C'est-à-dire que cet extrait ne parait pas obligatoirement spécifique du sacramentaire de Gellone et qu'on peut le retrouver, par exemple, dans d'autres comme celui d'Angoulême qui a reproduit également ce modèle de sacramentaire gélasien (VIIIe siècle).
Le grégorien a détroné le gélasien ensuite.

Raphael

Martin a dit…

Faut dire que je n'ai pas trop recherché pour trouver cet extrait. Un hazard. On voit bien que deux mots faciles à lire, "sustineat" et "familie", étaient suffisantes pour trouver le passage en question et je n'ai pas continué la recherche.

Pour moi, qui n'en sait absolument rien, le verso de cette fig. 5 (que Textor m'a envoyé) semble plus intéressant.
On y lit plusieurs fois: "Per istam unctionem et suam piissimam misericordiam indulgeat tibi dominus quidquid deliquisti per ..."
"gustum amen" est bien lisible, la suite est coupée, plus haut on lit (éventuellement) "illicitam locutionam" (locutionem) et au dessus "odoratum". Peut-être.
Etant donné qu'il y a trop de variantes (istam sanctam unctionem, deliquisti à la fin etc.), je n'ai pas trop recherché, trop de boulot, mais c'était toujours "per gustum" ou "per gustum et locutionem", jamais les deux séparés.

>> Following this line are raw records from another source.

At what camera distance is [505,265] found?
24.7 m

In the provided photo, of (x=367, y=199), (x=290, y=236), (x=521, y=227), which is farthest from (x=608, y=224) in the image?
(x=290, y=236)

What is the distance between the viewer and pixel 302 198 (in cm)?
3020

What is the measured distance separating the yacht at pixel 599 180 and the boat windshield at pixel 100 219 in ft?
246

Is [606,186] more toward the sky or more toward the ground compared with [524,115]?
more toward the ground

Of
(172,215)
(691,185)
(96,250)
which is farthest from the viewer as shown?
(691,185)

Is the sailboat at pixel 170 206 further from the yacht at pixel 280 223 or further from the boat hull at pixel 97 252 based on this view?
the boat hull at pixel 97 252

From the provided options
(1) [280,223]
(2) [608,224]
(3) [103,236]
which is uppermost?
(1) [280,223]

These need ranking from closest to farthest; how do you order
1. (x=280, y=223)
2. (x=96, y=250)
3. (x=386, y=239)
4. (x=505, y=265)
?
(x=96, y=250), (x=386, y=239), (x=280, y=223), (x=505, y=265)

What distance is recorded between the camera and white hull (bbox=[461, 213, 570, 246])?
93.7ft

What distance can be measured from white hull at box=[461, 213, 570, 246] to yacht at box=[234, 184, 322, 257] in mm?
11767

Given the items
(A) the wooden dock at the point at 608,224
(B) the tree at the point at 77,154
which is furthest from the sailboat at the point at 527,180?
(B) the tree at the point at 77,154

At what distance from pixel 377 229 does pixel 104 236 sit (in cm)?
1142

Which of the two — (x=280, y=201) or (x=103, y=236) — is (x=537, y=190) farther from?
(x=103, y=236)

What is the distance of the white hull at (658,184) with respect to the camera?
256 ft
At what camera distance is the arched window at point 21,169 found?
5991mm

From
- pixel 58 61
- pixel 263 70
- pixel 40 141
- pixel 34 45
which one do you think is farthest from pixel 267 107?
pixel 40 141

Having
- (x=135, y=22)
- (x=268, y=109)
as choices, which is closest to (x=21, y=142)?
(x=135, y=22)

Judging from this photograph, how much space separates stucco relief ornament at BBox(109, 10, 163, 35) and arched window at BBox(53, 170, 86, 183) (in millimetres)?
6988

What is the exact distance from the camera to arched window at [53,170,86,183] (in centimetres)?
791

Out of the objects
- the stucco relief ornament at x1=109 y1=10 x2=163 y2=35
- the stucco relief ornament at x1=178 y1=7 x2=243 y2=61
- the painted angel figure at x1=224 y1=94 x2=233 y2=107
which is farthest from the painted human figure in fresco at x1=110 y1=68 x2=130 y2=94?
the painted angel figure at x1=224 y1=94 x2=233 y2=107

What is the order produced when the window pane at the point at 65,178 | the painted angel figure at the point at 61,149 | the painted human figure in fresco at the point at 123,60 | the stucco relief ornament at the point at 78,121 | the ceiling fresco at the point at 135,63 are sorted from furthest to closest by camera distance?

Mal lu, une faute ou une piste à suivre?

Martin a dit…

Juste une petite correction, sans aucune importance: La première recherche était "sustineat+familie",la deuxième "...+ familiae"
Au dodo

Textor a dit…

Je vais finir par y perdre mon latin ... ou le peu qu'il en reste !

Je retiens tout de même de tout ceci que ces formules sacramentelles ( gélaires ou grégoriennes) ne se retrouvent pas à l'identique dans les ouvrages consultés et qu'il y a là peut-être une piste à exploiter pour retrouver la source.

Et dire qu'il y en a qui pensent que les bibliophiles ne lisent pas leurs livres !!

T

Anonyme a dit…

On lit nos livres mêmes dans leurs reliures décortiquées. Pauvres malades que nous sommes.

Heureusement, on a un peu pitié de nous :

"que Dieu, par cette sainte onction, et sa très-pieuse miséricorde, vous pardonne les péchés que vous avez commis, par la vue, l'ouïe, l'odorat etc" (et tous les sens y passent).

Cela n'échappera à personne que le relieur (moine lui-même?) a sciemment choisi cet extrait pour le destiner au bibliophile que vous êtes Textor.

On vous a vu les yeux fermés, le nez plongé dans St-Anselme pour en humer les intimes épices puis en réémerger l'air extatique.